Density-aware Soft Context Compression with Semi-Dynamic Compression Ratio

A research team including Yijiong Yu and Shuai Yuan has published a new paper, "Density-aware Soft Context Compression with Semi-Dynamic Compression Ratio," tackling a major bottleneck in large language models (LLMs). Processing long documents is computationally expensive, and while soft context compression (encoding long text into fewer latent tokens) helps, existing methods use a uniform compression ratio. This fails because information density in language varies wildly; a legal contract is dense, while a novel is sparse. The intuitive fix—a fully dynamic, input-dependent ratio—proved problematic, as models struggle with continuous structural hyperparameters.

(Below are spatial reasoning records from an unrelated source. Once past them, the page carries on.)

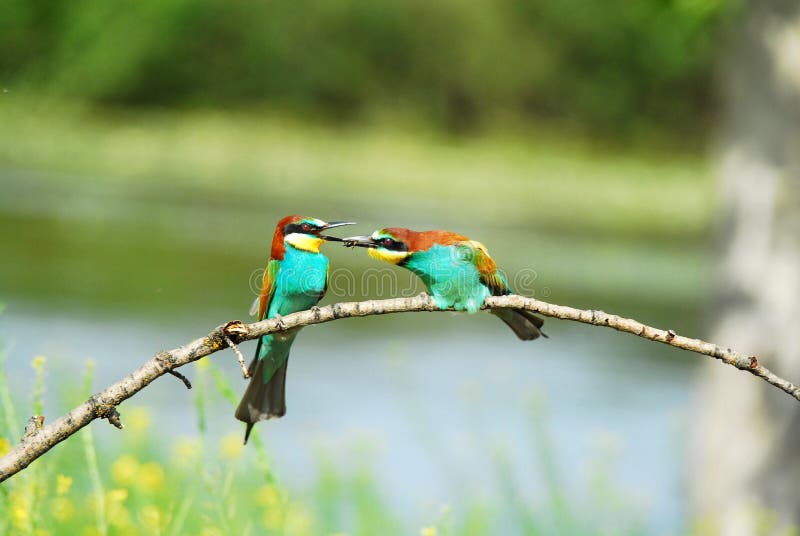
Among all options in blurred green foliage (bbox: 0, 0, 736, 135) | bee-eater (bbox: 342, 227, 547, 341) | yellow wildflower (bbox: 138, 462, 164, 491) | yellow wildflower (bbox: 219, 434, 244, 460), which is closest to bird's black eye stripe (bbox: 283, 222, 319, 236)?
bee-eater (bbox: 342, 227, 547, 341)

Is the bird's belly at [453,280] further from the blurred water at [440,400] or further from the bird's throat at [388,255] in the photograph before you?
the blurred water at [440,400]

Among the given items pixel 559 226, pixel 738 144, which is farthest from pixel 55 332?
pixel 559 226

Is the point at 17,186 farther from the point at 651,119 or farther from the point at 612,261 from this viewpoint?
the point at 651,119

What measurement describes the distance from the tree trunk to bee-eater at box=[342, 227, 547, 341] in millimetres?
3153

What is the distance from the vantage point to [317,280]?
1.38 meters

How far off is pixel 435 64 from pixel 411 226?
832 cm

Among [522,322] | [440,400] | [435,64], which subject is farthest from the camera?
[435,64]

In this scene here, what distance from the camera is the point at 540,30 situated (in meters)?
18.8

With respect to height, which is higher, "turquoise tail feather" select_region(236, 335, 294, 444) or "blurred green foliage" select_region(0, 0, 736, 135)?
"blurred green foliage" select_region(0, 0, 736, 135)

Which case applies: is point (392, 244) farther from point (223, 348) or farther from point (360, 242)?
point (223, 348)

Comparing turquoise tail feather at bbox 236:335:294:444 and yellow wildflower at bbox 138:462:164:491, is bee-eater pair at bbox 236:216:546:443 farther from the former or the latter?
yellow wildflower at bbox 138:462:164:491

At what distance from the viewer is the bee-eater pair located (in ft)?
4.08

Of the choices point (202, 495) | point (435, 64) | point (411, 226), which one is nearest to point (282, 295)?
point (202, 495)

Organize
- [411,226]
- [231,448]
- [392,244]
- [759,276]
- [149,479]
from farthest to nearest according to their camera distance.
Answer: [411,226]
[759,276]
[149,479]
[231,448]
[392,244]
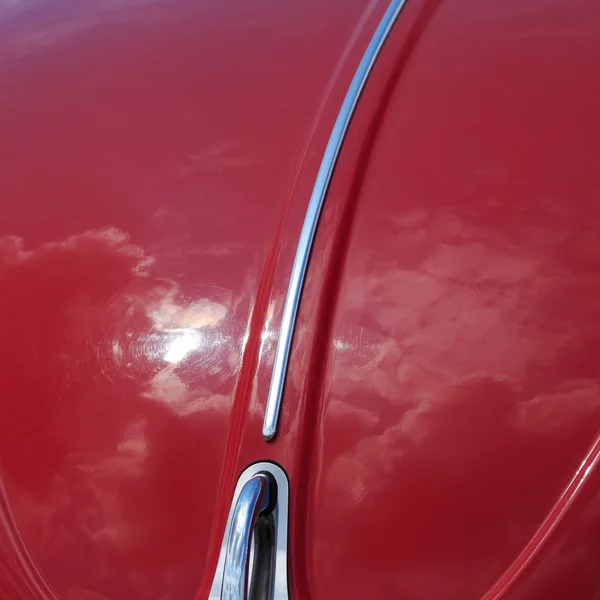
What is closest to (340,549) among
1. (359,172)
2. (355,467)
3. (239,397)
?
(355,467)

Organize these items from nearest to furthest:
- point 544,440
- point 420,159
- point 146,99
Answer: point 544,440, point 420,159, point 146,99

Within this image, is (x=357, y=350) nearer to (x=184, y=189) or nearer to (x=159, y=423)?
(x=159, y=423)

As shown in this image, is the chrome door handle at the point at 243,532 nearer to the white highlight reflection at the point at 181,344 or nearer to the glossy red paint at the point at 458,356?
the glossy red paint at the point at 458,356

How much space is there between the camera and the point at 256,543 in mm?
1186

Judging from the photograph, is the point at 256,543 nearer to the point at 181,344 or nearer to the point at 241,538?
the point at 241,538

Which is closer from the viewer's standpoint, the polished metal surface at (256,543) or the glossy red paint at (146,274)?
the polished metal surface at (256,543)

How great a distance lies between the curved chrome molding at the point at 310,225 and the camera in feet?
4.21

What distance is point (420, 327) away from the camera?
1276 mm

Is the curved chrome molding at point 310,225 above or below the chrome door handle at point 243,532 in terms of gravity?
above

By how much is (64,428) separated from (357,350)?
493mm

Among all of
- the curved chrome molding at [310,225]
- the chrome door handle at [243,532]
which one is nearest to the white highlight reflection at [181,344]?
the curved chrome molding at [310,225]

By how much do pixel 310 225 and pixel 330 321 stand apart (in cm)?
18

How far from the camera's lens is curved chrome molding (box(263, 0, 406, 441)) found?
4.21ft

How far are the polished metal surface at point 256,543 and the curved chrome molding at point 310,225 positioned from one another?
84mm
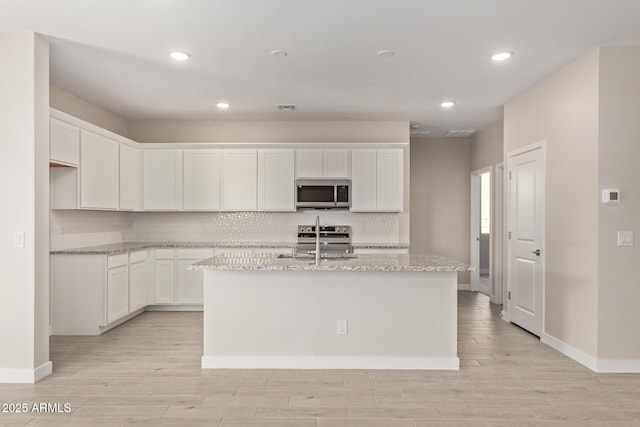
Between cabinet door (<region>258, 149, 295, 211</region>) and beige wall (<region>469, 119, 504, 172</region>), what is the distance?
3.07m

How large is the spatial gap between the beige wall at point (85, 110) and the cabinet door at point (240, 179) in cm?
161

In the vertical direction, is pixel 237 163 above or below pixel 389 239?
above

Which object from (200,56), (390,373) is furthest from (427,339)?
(200,56)

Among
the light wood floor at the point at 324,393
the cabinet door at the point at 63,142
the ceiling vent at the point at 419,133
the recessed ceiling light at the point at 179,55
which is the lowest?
the light wood floor at the point at 324,393

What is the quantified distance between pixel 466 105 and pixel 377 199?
171cm

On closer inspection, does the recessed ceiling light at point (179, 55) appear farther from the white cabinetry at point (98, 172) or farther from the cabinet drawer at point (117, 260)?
the cabinet drawer at point (117, 260)

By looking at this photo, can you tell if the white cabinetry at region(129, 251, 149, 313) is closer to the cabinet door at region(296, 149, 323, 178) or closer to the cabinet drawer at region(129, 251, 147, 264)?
the cabinet drawer at region(129, 251, 147, 264)

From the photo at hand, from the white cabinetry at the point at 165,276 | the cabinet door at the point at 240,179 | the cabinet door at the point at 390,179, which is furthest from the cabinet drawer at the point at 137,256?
the cabinet door at the point at 390,179

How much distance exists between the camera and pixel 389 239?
6.42 m

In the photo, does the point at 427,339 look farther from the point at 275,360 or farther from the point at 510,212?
the point at 510,212

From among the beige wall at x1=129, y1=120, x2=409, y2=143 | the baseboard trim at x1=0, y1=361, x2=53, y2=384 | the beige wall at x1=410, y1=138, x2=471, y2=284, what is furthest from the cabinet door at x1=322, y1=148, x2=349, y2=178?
the baseboard trim at x1=0, y1=361, x2=53, y2=384

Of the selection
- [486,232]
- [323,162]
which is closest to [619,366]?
[323,162]

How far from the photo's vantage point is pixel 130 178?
19.3 ft

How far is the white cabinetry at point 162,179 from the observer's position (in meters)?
6.13
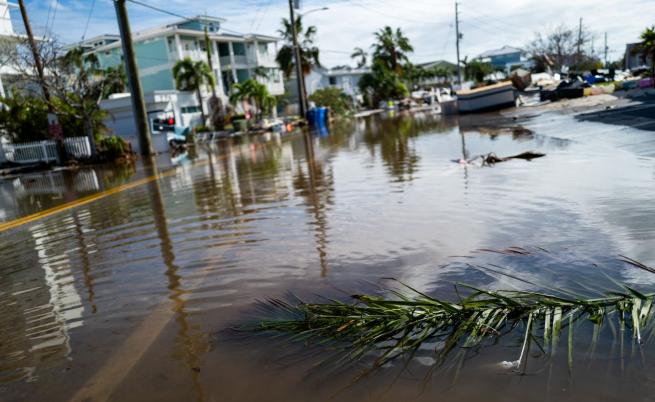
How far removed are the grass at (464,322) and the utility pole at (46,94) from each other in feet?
72.7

To solve this, the team developed the Semi-Dynamic Context Compression framework. Its core is a Discrete Ratio Selector, a component trained to predict the intrinsic information density of an input and then quantize that prediction to a predefined set of discrete compression ratios. This selector is jointly trained with the compressor on synthetic data, using summary lengths as a proxy to create labels for the ratio prediction. Extensive evaluations show this density-aware framework, even with a simple mean pooling backbone, consistently outperforms static compression baselines. The work establishes a new Pareto frontier for the trade-off between compression and performance, offering a more efficient path for LLMs to handle long contexts like books, lengthy reports, or multi-document analysis. The team has made their code, data, and model weights publicly available.